**Exercise requirements:**
Copy out every line of the entries below verbatim, with no changes.

**Record extracts:**
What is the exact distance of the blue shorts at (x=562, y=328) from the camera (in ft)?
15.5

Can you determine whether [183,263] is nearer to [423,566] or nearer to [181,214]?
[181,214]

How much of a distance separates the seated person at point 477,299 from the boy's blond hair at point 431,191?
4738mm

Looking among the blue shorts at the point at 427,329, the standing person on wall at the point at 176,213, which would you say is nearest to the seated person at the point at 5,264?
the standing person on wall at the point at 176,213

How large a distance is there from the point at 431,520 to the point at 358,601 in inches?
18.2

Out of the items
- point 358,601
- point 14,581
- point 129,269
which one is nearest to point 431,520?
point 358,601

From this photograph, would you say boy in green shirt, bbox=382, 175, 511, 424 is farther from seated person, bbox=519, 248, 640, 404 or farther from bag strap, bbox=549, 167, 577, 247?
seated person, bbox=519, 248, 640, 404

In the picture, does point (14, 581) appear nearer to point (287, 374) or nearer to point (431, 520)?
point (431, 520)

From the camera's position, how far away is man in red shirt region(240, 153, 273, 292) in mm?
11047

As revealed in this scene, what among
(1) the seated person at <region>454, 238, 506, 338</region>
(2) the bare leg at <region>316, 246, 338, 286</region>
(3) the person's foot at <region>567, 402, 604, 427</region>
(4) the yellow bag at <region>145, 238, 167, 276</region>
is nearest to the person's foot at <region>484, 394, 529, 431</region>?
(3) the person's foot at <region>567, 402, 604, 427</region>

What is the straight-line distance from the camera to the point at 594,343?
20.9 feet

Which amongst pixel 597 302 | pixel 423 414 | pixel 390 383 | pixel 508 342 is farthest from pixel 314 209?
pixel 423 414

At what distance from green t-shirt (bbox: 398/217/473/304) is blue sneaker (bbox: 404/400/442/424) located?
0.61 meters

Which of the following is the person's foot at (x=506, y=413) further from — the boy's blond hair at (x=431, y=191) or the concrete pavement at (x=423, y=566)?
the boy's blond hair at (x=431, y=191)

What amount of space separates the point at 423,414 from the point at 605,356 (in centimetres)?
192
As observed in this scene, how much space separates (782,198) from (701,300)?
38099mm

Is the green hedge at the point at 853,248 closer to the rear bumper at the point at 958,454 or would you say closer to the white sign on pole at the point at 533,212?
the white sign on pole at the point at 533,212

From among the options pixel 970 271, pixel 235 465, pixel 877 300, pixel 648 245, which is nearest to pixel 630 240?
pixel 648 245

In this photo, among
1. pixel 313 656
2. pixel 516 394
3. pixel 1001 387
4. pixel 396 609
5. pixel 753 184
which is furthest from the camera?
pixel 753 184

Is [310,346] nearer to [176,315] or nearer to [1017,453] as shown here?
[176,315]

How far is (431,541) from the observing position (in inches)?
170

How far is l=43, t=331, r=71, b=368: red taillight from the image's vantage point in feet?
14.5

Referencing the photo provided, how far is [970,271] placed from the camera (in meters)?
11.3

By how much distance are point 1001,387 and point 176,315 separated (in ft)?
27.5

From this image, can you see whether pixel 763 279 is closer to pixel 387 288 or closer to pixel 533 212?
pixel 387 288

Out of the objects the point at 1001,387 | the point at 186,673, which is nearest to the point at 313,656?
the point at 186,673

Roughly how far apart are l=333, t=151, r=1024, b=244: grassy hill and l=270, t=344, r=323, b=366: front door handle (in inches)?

**Full answer:**
What is the exact distance of the blue shorts at (x=562, y=328) from the camera (in ft)?
15.5

Can you determine whether [183,263] is nearer to [423,566] or nearer to [181,214]?
[181,214]

How much of a distance separates the seated person at point 477,299 from the boy's blond hair at point 431,191?
4738mm

Looking among the blue shorts at the point at 427,329, the standing person on wall at the point at 176,213, which would you say is nearest to the seated person at the point at 5,264?
the standing person on wall at the point at 176,213

How large a distance is there from the point at 431,520 to the point at 358,601 in inches?
18.2

Out of the items
- point 358,601
- point 14,581
- point 129,269
which one is nearest to point 431,520?
point 358,601

From this photograph, would you say boy in green shirt, bbox=382, 175, 511, 424 is farther from seated person, bbox=519, 248, 640, 404 or farther from bag strap, bbox=549, 167, 577, 247?
seated person, bbox=519, 248, 640, 404

In the picture, does point (14, 581) appear nearer to point (287, 374) or nearer to point (431, 520)?
point (431, 520)

From the camera's position, how far away is man in red shirt region(240, 153, 273, 292) in mm?
11047

As revealed in this scene, what among
(1) the seated person at <region>454, 238, 506, 338</region>
(2) the bare leg at <region>316, 246, 338, 286</region>
(3) the person's foot at <region>567, 402, 604, 427</region>
(4) the yellow bag at <region>145, 238, 167, 276</region>
is nearest to the person's foot at <region>484, 394, 529, 431</region>?
(3) the person's foot at <region>567, 402, 604, 427</region>

What is the straight-line distance from the camera to the point at 594,343?
20.9 feet

Which amongst pixel 597 302 | pixel 423 414 | pixel 390 383 | pixel 508 342 is farthest from pixel 314 209?
pixel 423 414

At what distance from green t-shirt (bbox: 398/217/473/304) is blue sneaker (bbox: 404/400/442/424) located?
0.61 meters

Which of the following is the person's foot at (x=506, y=413) further from — the boy's blond hair at (x=431, y=191) or the concrete pavement at (x=423, y=566)?
the boy's blond hair at (x=431, y=191)

What amount of space separates the point at 423,414 from the point at 605,356 (in centimetres)?
192
As observed in this scene, how much space separates (782,198) from (701,300)?
38099mm

Is the green hedge at the point at 853,248 closer to the rear bumper at the point at 958,454 or would you say closer to the white sign on pole at the point at 533,212?
the white sign on pole at the point at 533,212

From among the options pixel 970 271, pixel 235 465, pixel 877 300, pixel 648 245, which is nearest to pixel 630 240?
pixel 648 245

In this photo, among
1. pixel 313 656
2. pixel 516 394
3. pixel 1001 387
4. pixel 396 609
5. pixel 753 184
which is furthest from the camera?
pixel 753 184

Is [310,346] nearer to [176,315] or nearer to [1017,453] as shown here?
[176,315]

How far is (431,541) from the observing position (in inches)?
170

How far is l=43, t=331, r=71, b=368: red taillight from the image's vantage point in feet?
14.5

Referencing the photo provided, how far is [970,271] placed from the camera (in meters)?
11.3

By how much distance are point 1001,387 and point 176,315 separated (in ft)?
27.5

From this image, can you see whether pixel 763 279 is closer to pixel 387 288 or closer to pixel 533 212?
pixel 387 288

Out of the objects the point at 1001,387 | the point at 186,673, which is nearest to the point at 313,656?
the point at 186,673

Roughly how far apart are l=333, t=151, r=1024, b=244: grassy hill and l=270, t=344, r=323, b=366: front door handle (in inches)?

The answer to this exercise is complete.